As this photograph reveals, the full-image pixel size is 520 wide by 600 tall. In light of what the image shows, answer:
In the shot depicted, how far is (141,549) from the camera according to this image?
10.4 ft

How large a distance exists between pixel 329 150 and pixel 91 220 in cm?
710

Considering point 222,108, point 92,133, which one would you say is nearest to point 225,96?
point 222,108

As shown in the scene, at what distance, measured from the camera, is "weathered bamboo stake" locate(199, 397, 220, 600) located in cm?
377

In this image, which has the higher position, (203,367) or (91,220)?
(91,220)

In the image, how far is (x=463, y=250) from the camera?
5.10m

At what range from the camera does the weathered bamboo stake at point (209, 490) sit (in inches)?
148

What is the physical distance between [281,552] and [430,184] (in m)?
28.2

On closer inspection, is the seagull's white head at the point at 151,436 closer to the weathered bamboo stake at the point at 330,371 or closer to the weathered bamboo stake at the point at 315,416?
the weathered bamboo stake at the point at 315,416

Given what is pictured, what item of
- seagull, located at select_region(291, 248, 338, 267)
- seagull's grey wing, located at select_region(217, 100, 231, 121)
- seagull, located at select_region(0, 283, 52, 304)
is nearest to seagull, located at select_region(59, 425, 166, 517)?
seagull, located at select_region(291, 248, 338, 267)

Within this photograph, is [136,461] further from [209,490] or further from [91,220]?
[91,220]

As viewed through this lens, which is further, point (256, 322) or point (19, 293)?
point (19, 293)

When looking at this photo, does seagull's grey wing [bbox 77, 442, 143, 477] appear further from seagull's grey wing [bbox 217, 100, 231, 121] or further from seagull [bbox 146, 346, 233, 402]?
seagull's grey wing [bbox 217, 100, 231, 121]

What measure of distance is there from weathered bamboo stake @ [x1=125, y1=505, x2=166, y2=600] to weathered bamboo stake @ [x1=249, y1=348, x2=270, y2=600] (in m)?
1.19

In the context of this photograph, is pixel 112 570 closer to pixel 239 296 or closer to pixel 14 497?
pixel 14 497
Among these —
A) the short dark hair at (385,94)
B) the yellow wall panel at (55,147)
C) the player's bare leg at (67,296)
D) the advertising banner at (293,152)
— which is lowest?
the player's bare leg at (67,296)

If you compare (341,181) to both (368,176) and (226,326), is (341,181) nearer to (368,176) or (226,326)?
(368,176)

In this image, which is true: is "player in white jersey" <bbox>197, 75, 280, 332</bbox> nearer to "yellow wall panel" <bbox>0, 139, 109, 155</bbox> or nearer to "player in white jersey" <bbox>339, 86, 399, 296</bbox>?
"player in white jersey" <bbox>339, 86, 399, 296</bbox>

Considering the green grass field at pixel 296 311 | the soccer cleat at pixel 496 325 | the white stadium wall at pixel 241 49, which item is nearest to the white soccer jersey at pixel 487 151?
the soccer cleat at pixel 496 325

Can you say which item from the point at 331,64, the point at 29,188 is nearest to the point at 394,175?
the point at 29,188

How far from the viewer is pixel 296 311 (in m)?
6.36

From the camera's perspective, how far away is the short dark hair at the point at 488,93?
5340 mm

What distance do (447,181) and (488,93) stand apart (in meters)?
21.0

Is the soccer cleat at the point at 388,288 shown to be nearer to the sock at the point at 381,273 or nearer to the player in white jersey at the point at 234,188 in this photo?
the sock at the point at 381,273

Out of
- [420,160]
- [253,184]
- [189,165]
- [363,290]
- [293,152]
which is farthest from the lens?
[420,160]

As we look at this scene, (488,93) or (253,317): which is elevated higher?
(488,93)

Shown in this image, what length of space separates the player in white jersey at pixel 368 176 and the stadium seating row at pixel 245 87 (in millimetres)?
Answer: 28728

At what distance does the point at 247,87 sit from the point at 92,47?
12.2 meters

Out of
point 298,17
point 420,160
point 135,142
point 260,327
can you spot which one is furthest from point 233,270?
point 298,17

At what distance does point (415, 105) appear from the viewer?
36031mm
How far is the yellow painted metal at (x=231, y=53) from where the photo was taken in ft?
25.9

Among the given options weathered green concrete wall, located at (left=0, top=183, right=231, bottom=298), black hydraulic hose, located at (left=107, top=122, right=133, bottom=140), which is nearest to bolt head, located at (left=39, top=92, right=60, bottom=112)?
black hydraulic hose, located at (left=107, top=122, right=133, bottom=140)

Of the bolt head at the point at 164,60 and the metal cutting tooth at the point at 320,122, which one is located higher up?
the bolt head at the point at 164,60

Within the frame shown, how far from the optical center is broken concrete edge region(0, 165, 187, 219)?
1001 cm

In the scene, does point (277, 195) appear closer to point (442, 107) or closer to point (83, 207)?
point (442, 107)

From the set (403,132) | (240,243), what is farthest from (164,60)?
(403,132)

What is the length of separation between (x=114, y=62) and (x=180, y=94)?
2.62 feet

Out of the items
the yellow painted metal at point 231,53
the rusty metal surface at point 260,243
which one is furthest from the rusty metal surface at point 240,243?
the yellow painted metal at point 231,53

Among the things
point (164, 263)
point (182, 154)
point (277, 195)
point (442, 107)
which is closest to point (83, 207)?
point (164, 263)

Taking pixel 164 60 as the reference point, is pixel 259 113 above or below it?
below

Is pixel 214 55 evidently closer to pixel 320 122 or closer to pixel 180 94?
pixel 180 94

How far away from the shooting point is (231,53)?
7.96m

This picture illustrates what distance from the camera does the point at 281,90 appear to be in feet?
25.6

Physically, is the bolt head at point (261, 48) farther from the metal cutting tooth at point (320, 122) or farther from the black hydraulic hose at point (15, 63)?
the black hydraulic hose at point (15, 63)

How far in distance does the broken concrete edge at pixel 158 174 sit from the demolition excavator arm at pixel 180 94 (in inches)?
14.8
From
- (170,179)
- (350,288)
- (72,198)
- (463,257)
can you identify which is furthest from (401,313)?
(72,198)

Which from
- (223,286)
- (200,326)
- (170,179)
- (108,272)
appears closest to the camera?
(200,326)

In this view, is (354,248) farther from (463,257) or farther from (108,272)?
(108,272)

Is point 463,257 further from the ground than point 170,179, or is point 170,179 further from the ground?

WORK TO BE COMPLETED: Begin with the line containing "Physically, is the" and repeat each line exactly until the records above end.

TASK OUTPUT:
Physically, is the bolt head at point (261, 48) farther from the metal cutting tooth at point (320, 122) or farther from the black hydraulic hose at point (15, 63)?
the black hydraulic hose at point (15, 63)

How far in distance does the broken concrete edge at pixel 158 174 sit from the demolition excavator arm at pixel 180 94 (in inches)?
14.8
From
- (170,179)
- (350,288)
- (72,198)
- (463,257)
can you identify which is furthest from (401,313)?
(72,198)

Which from
- (223,286)
- (200,326)
- (170,179)
- (108,272)
appears closest to the camera?
(200,326)

In this view, is (354,248) farther from (463,257) or farther from (108,272)?
(108,272)

Is point 463,257 further from the ground than point 170,179, or is point 170,179 further from the ground?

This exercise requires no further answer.